### Task instructions
Draw out every line with the word "space" from the listing below.

-- Information follows --

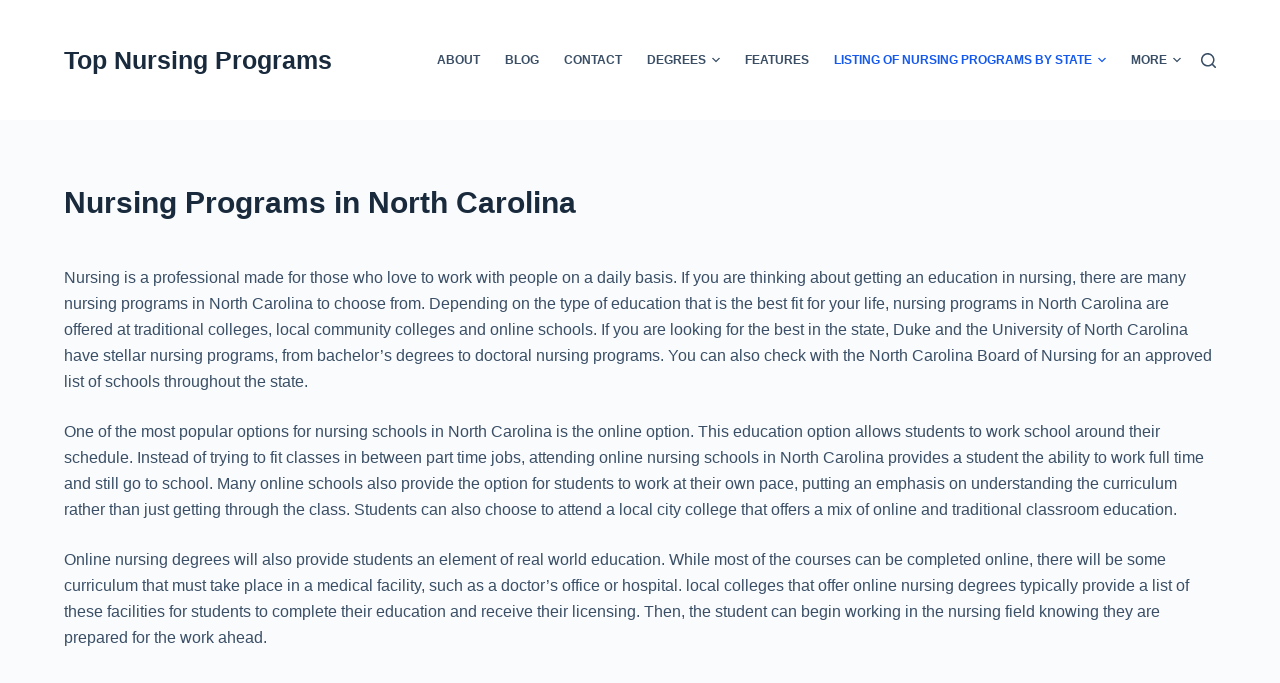

--- FILE ---
content_type: application/javascript; charset=utf8
request_url: https://www.top-nursing-programs.com/wp-content/themes/blocksy/static/bundle/9.0bd9244ba07bdd25933e.js
body_size: 1739
content:
(window.blocksyJsonP=window.blocksyJsonP||[]).push([[9],{39:function(e,t,r){"use strict";r.r(t),r.d(t,"getCacheFor",(function(){return u})),r.d(t,"mount",(function(){return p}));var n=r(0),i=r.n(n);function a(e,t){var r=Object.keys(e);if(Object.getOwnPropertySymbols){var n=Object.getOwnPropertySymbols(e);t&&(n=n.filter((function(t){return Object.getOwnPropertyDescriptor(e,t).enumerable}))),r.push.apply(r,n)}return r}function l(e,t,r){return t in e?Object.defineProperty(e,t,{value:r,enumerable:!0,configurable:!0,writable:!0}):e[t]=r,e}const s=e=>[...e.querySelectorAll("[data-items] > [data-id]")].filter(e=>-1===e.dataset.id.indexOf("menu")).reduce((e,t)=>{let r=window.getComputedStyle(t);return e+t.getBoundingClientRect().width+parseInt(r.getPropertyValue("margin-left"))+parseInt(r.getPropertyValue("margin-right"))},0),d=e=>{let t=window.getComputedStyle(e);return u(e.dataset.id).itemsWidth.reduce((e,t)=>e+t,0)+(parseInt(t.getPropertyValue("margin-left"))+parseInt(t.getPropertyValue("margin-right")))},o=e=>{let t=(e=>{let t=e.closest('[class*="ct-container"]'),r=t.getBoundingClientRect().width,n=e.closest("[data-column]").dataset.column,i="start"===n||"end"===n?"side":"middle"===n?"middle":"secondary",a=t.querySelector('[data-column="middle"]');if("side"===i&&!a){let n=t.querySelectorAll('[data-id*="menu"]');const i=[...n].reduce((e,t)=>e+d(t),0),a=d(e);let l=r-s(t);return n.length>1&&(l*=100*a/i/100),l}return"middle"===i?r-2*Math.max(t.querySelector('[data-column="start"]')?s(t.querySelector('[data-column="start"]')):0,t.querySelector('[data-column="end"]')?s(t.querySelector('[data-column="end"]')):0):(r-(t.querySelector('[data-column="middle"]')?s(t.querySelector('[data-column="middle"]')):0))/2-s(e.closest("[data-column]"))})(e),r=e.closest('[class*="ct-container"]'),n=window.getComputedStyle(e);if(!(d(e)>t))return{fit:u(e.dataset.id).children,notFit:[]};let i=r.querySelectorAll('[data-id*="menu"]');return u(e.dataset.id).children.reduce((r,s,d)=>{let{fit:o,notFit:c}=r;return function(e){for(var t=1;t<arguments.length;t++){var r=null!=arguments[t]?arguments[t]:{};t%2?a(Object(r),!0).forEach((function(t){l(e,t,r[t])})):Object.getOwnPropertyDescriptors?Object.defineProperties(e,Object.getOwnPropertyDescriptors(r)):a(Object(r)).forEach((function(t){Object.defineProperty(e,t,Object.getOwnPropertyDescriptor(r,t))}))}return e}({},u(e.dataset.id).itemsWidth.slice(0,d+1).reduce((e,t)=>e+t,0)<t-100/i.length-(parseInt(n.getPropertyValue("margin-left"))+parseInt(n.getPropertyValue("margin-right")))?{fit:[...o,s],notFit:c}:{notFit:[...c,s],fit:o})},{fit:[],notFit:[]})};let c={};const u=e=>c[e],m=e=>Array.from(e.firstElementChild.children).filter(e=>!e.classList.contains(".more-items-container")&&e.firstElementChild).map(e=>{const t=e.firstElementChild;t.innerHTML=`<span>${t.innerHTML}</span>`;const r=window.getComputedStyle(t,null);let n=t.firstElementChild.getBoundingClientRect().width+parseInt(r.getPropertyValue("padding-left"),10)+parseInt(r.getPropertyValue("padding-right"),10)+(t.querySelector(".child-indicator")?13:0);return t.innerHTML=t.firstElementChild.innerHTML,n}),p=e=>{if(!e.firstElementChild)return;if((e=>{[...e.closest('[class*="ct-container"]').querySelectorAll('[data-id*="menu"]')].map(e=>{c[e.dataset.id]||e.firstElementChild&&(c[e.dataset.id]={el:e,previousRenderedWidth:null,children:[...Array.from(e.firstElementChild.children).filter(e=>!e.classList.contains("more-items-container")),...e.firstElementChild.querySelector(".more-items-container")?[...e.firstElementChild.querySelector(".more-items-container .sub-menu").children]:[]],itemsWidth:m(e)},e.dataset.responsive="yes")})})(e),c[e.dataset.id].previousRenderedWidth&&c[e.dataset.id].previousRenderedWidth===window.innerWidth)return;c[e.dataset.id].previousRenderedWidth=window.innerWidth;let{fit:t,notFit:r}=o(e);if(0===r.length)return e.querySelector(".more-items-container")&&(t.map(t=>{e.firstElementChild.insertBefore(t,e.querySelector(".more-items-container")),Array.from(t.querySelectorAll(".menu-item-has-children, .page_item_has_children")).filter(e=>!!e.closest('[class*="ct-mega-menu"]')).map(e=>e.classList.remove("animated-submenu"))}),e.querySelector(".more-items-container").remove()),h(),void i.a.trigger("ct:header:init-popper");document.querySelector('header [data-device="desktop"]')&&((e,t)=>{if(e.querySelector(".more-items-container"))return void t();const r=document.createElement("li");r.classList.add("menu-item-has-children"),r.classList.add("more-items-container"),r.classList.add("animated-submenu"),r.classList.add("menu-item"),r.insertAdjacentHTML("afterbegin",`<a href="#" class="ct-menu-link">\n      ${ct_localizations.more_text}\n      <span class="child-indicator">\n        <svg width="8" height="8" viewBox="0 0 15 15">\n            <path d="M2.1,3.2l5.4,5.4l5.4-5.4L15,4.3l-7.5,7.5L0,4.3L2.1,3.2z"></path>\n        </svg>\n      </span>\n    </a>\n    <ul class="sub-menu"></ul>`),e.firstElementChild.appendChild(r),t&&t()})(e,()=>{r.map(t=>{e.querySelector(".more-items-container .sub-menu").appendChild(t),t.classList.add("animated-submenu"),Array.from(t.querySelectorAll(".menu-item-has-children, .page_item_has_children")).map(e=>e.classList.add("animated-submenu"))}),t.map(t=>{e.firstElementChild.insertBefore(t,e.querySelector(".more-items-container")),Array.from(t.querySelectorAll(".menu-item-has-children, .page_item_has_children")).filter(e=>!!e.closest('[class*="ct-mega-menu"]')).map(e=>e.classList.remove("animated-submenu"))}),h(),i.a.trigger("ct:header:init-popper")})},h=()=>{[...document.querySelectorAll('header [data-device="desktop"] [data-id*="menu"] > .menu')].map(e=>{[...e.children].filter(e=>e.querySelector(".sub-menu")).filter(e=>(e=>e.classList.contains("animated-submenu")&&(!e.parentNode.classList.contains("menu")||-1===e.className.indexOf("ct-mega-menu")&&e.parentNode.classList.contains("menu")))(e)).map(e=>e.querySelector(".sub-menu")).map(e=>{[...e.querySelectorAll("[data-submenu]")].map(e=>{e.removeAttribute("data-submenu")}),e._popper&&(e._popper.destroy(),e._popper=null)})})}}}]);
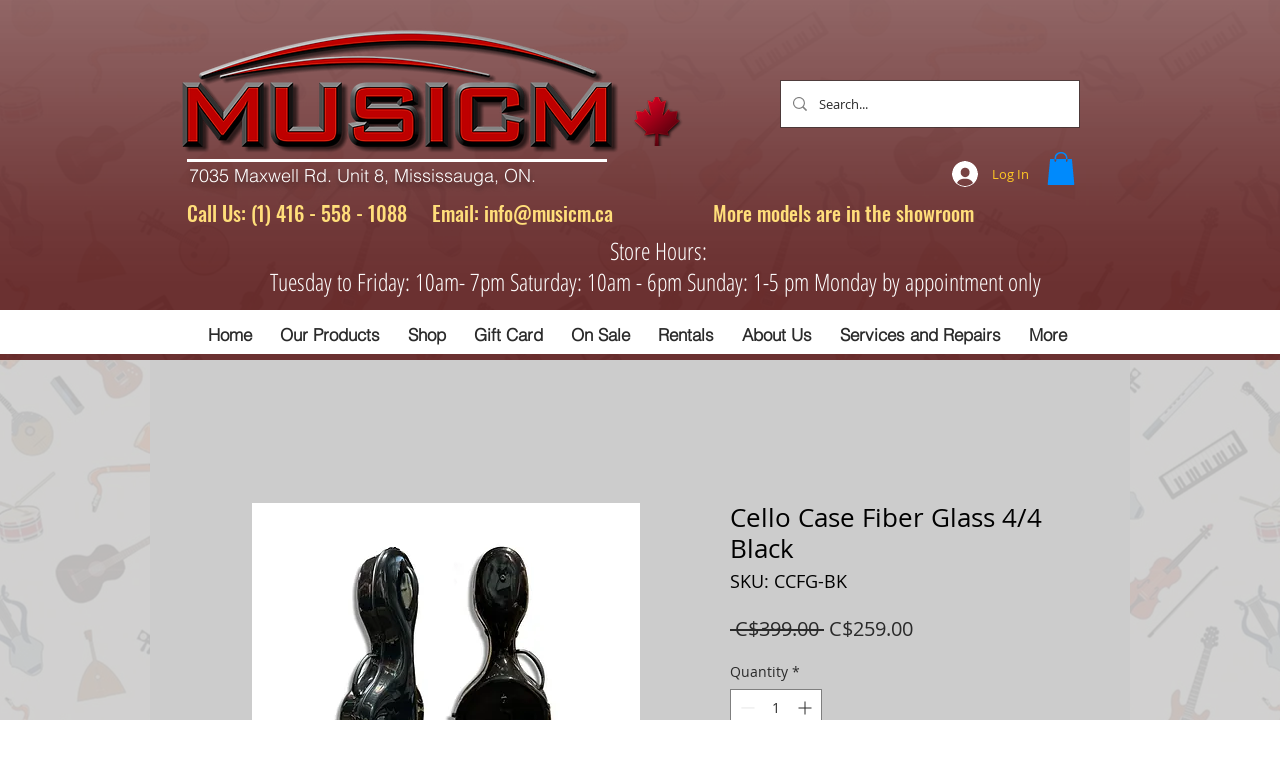

--- FILE ---
content_type: text/html; charset=utf-8
request_url: https://www.google.com/recaptcha/api2/aframe
body_size: 267
content:
<!DOCTYPE HTML><html><head><meta http-equiv="content-type" content="text/html; charset=UTF-8"></head><body><script nonce="Mbcdz2LgR584VQtIrBpDow">/** Anti-fraud and anti-abuse applications only. See google.com/recaptcha */ try{var clients={'sodar':'https://pagead2.googlesyndication.com/pagead/sodar?'};window.addEventListener("message",function(a){try{if(a.source===window.parent){var b=JSON.parse(a.data);var c=clients[b['id']];if(c){var d=document.createElement('img');d.src=c+b['params']+'&rc='+(localStorage.getItem("rc::a")?sessionStorage.getItem("rc::b"):"");window.document.body.appendChild(d);sessionStorage.setItem("rc::e",parseInt(sessionStorage.getItem("rc::e")||0)+1);localStorage.setItem("rc::h",'1762673537883');}}}catch(b){}});window.parent.postMessage("_grecaptcha_ready", "*");}catch(b){}</script></body></html>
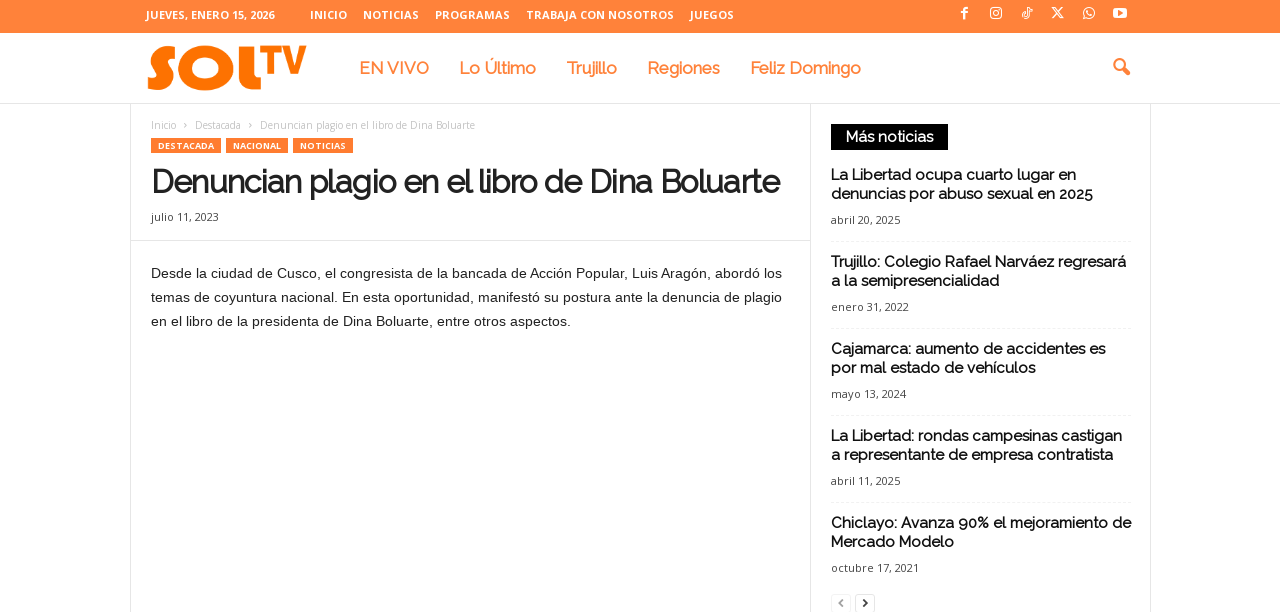

--- FILE ---
content_type: text/html; charset=utf-8
request_url: https://www.google.com/recaptcha/api2/aframe
body_size: 268
content:
<!DOCTYPE HTML><html><head><meta http-equiv="content-type" content="text/html; charset=UTF-8"></head><body><script nonce="4V9qrP8ExW6vYo2evg82fQ">/** Anti-fraud and anti-abuse applications only. See google.com/recaptcha */ try{var clients={'sodar':'https://pagead2.googlesyndication.com/pagead/sodar?'};window.addEventListener("message",function(a){try{if(a.source===window.parent){var b=JSON.parse(a.data);var c=clients[b['id']];if(c){var d=document.createElement('img');d.src=c+b['params']+'&rc='+(localStorage.getItem("rc::a")?sessionStorage.getItem("rc::b"):"");window.document.body.appendChild(d);sessionStorage.setItem("rc::e",parseInt(sessionStorage.getItem("rc::e")||0)+1);localStorage.setItem("rc::h",'1768449783917');}}}catch(b){}});window.parent.postMessage("_grecaptcha_ready", "*");}catch(b){}</script></body></html>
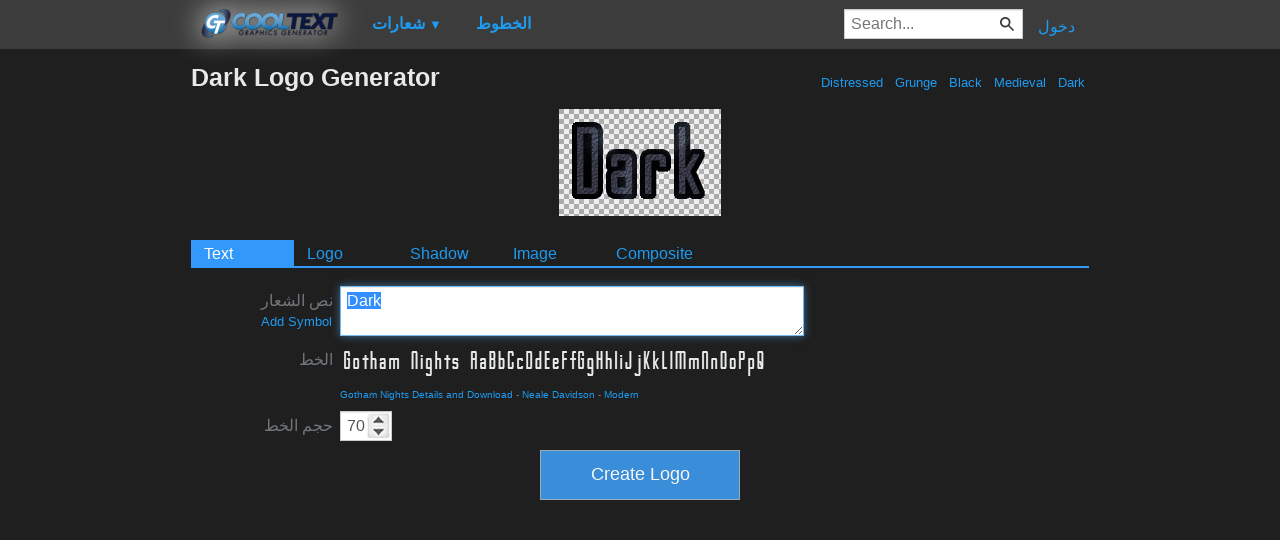

--- FILE ---
content_type: text/html; charset=utf-8
request_url: https://www.google.com/recaptcha/api2/aframe
body_size: 266
content:
<!DOCTYPE HTML><html><head><meta http-equiv="content-type" content="text/html; charset=UTF-8"></head><body><script nonce="tX7mhBTENGSSMwrSIli1Bg">/** Anti-fraud and anti-abuse applications only. See google.com/recaptcha */ try{var clients={'sodar':'https://pagead2.googlesyndication.com/pagead/sodar?'};window.addEventListener("message",function(a){try{if(a.source===window.parent){var b=JSON.parse(a.data);var c=clients[b['id']];if(c){var d=document.createElement('img');d.src=c+b['params']+'&rc='+(localStorage.getItem("rc::a")?sessionStorage.getItem("rc::b"):"");window.document.body.appendChild(d);sessionStorage.setItem("rc::e",parseInt(sessionStorage.getItem("rc::e")||0)+1);localStorage.setItem("rc::h",'1768952083137');}}}catch(b){}});window.parent.postMessage("_grecaptcha_ready", "*");}catch(b){}</script></body></html>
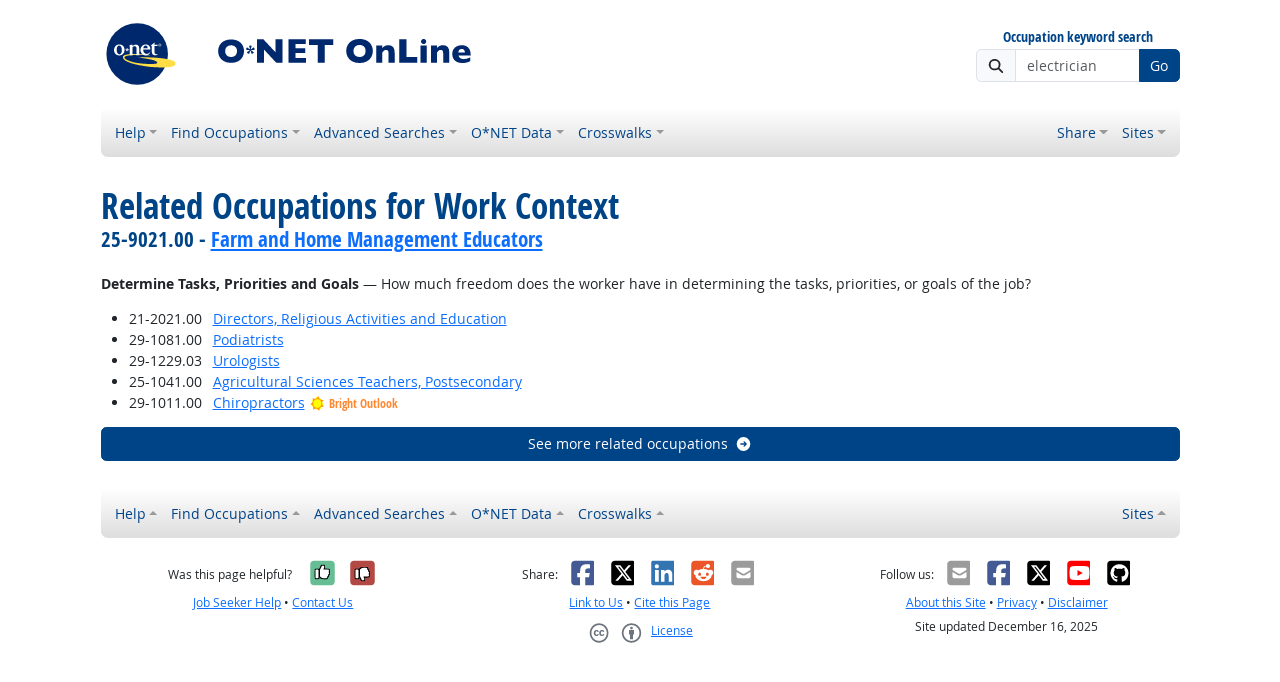

--- FILE ---
content_type: text/css
request_url: https://www.onetonline.org/libraries/online/online.css
body_size: 3308
content:
h1 { margin-bottom: 1.5rem; }
h1>small { display: block; font-size: 70%; }
h1 .sub { display: block; font-size: 1.5rem; }
h3 { margin-top: 1rem; }
h3.popover-header { margin-top: 0; }

.header-logo { width: 100%; max-width: 400px; border: 0; }

.home-page-cards .card-header {
  position: relative;
}
.home-page-cards .card-title {
  background-color: rgba(255, 255, 255, 0.8);
  position: absolute;
  bottom: -1px;
}

.highlight1, .highlight2, .highlight3 {
  font-weight: bold;
  padding: 0.2rem;
  margin: -0.2rem;
}
.highlight1 {
  background-color: #fff3cd;
  color: #554d03;
}
.highlight2 {
  background-color: #cff4fc;
  color: #055160;
}
.highlight3 {
  background-color: #d1e7dd;
  color: #0f5132;
}

.formsub { max-width: 28rem; }

OL.help0 {
  list-style-type: upper-roman;
  font-size: 1.25rem;
}
OL.help1 {
  list-style-type: upper-alpha;
  font-size: 1rem;
}
OL.help2 {
  list-style-type: decimal;
}
OL.help3 {
  list-style-type: lower-alpha;
}

.popover-flush {
  margin: -1rem;
}
.popover-scroll {
  max-height: 80vh;
  overflow-y: auto;
}

.sticky-top.lower-z {
  z-index: 920 !important;
}

.w-5  { width:  5% !important; }
.w-10 { width: 10% !important; }
.w-15 { width: 15% !important; }
.w-20 { width: 20% !important; }
.w-30 { width: 30% !important; }
.w-35 { width: 35% !important; }
.w-40 { width: 40% !important; }
.w-45 { width: 45% !important; }
.w-55 { width: 55% !important; }
.w-60 { width: 60% !important; }
.w-65 { width: 65% !important; }
.w-70 { width: 70% !important; }
.w-80 { width: 80% !important; }
.w-85 { width: 85% !important; }
.w-90 { width: 90% !important; }
.w-95 { width: 95% !important; }

.mw-1e { min-width: 1em; }
.mw-2e { min-width: 2em; }
.mw-3e { min-width: 3em; }
.mw-4e { min-width: 4em; }
.mw-5e { min-width: 5em; }
.mw-6e { min-width: 6em; }
.mw-7e { min-width: 7em; }
.mw-8e { min-width: 8em; }
.mw-9e { min-width: 9em; }
.mw-10e { min-width: 10em; }
.mw-11e { min-width: 11em; }
.mw-12e { min-width: 12em; }
.mw-13e { min-width: 13em; }
.mw-14e { min-width: 14em; }
.mw-15e { min-width: 15em; }

.ps-moreicon {
  padding-left: 2.25em !important;
}

@media screen and (min-width: 576px) {
  .ps-sm-moreicon {
    padding-left: 2.25em !important;
  }
}

/* Adapted from https://bootsnipp.com/snippets/featured/no-more-tables-respsonsive-table */
@media screen and (max-width: 575.98px) {
  .table-fluid thead,
  .table-fluid tbody,
  .table-fluid th,
  .table-fluid td,
  .table-fluid tr {
    display: block;
  }
  .table-fluid thead tr {
    position: absolute;
    top: -9999px;
    left: -9999px;
  }
  .table-fluid tr:nth-child(odd) {
    background-color: rgba(0, 0, 0, 0.05);
  }
  .table-fluid tr {
    border-top: 1px solid #dee2e6;
  }
  .table-fluid td {
    border: none;
    width: 100% !important;
    padding-left: 35%;
    padding-bottom: 0;
    white-space: normal;
    text-align: left !important;
    position: relative;
  }
  .table-fluid td:last-child {
    padding-bottom: .75rem;
  }
  
  .table-fluid td:before {
    position: absolute;
    top: 0.75rem;
    left: .75rem;
    right: 65%;
    padding-right: .5rem;
    white-space: nowrap;
    overflow: hidden;
    text-overflow: ellipsis;
    text-align: right;
    font-weight: bold;
    font-size: .8em;
  }
  .table-fluid td:before {
    content: attr(data-title);
  }
}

-- Information concluded --

### The answer
    white-space: normal;
    white-space: nowrap;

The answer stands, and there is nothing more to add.